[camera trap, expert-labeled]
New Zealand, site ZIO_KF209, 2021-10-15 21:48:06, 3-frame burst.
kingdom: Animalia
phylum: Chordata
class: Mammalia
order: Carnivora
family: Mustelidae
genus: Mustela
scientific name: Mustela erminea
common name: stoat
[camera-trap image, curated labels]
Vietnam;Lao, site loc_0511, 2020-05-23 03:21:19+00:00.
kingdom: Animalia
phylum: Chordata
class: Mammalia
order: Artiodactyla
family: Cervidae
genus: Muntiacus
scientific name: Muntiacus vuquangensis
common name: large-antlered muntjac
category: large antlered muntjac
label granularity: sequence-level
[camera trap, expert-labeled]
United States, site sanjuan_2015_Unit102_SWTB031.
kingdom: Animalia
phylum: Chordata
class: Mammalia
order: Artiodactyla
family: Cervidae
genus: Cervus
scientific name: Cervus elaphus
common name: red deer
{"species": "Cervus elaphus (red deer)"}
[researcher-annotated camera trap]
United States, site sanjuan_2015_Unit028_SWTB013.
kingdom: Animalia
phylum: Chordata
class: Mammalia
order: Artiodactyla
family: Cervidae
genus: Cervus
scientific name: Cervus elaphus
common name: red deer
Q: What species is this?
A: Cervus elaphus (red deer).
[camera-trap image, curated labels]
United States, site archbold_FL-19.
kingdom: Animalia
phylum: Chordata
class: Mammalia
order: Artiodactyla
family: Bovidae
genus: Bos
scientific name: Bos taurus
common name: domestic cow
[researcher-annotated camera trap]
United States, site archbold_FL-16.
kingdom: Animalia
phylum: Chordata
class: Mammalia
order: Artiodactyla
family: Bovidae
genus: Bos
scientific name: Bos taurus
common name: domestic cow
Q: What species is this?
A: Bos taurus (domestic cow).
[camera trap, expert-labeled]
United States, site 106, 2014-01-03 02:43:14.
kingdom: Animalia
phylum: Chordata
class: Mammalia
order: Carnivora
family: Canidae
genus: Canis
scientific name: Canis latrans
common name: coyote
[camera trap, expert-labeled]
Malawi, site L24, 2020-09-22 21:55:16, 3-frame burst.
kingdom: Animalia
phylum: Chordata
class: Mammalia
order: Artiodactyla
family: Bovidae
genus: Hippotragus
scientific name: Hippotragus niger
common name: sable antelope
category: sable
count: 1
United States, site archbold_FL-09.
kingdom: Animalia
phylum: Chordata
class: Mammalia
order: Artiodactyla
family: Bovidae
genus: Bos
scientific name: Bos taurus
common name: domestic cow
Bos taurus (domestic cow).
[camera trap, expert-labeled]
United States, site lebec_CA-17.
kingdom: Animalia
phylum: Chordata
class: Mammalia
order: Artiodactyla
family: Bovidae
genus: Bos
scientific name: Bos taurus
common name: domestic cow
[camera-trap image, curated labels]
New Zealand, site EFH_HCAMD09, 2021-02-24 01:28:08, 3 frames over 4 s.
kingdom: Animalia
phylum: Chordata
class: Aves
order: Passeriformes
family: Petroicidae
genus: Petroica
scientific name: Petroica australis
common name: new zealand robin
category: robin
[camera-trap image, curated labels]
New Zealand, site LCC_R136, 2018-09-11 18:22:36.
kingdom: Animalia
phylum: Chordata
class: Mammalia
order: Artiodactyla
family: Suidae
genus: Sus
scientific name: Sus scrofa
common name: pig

What to do >> Look through the records and gather every line containing "elaphus".

Reply >>
scientific name: Cervus elaphus
{"species": "Cervus elaphus (red deer)"}
scientific name: Cervus elaphus
A: Cervus elaphus (red deer).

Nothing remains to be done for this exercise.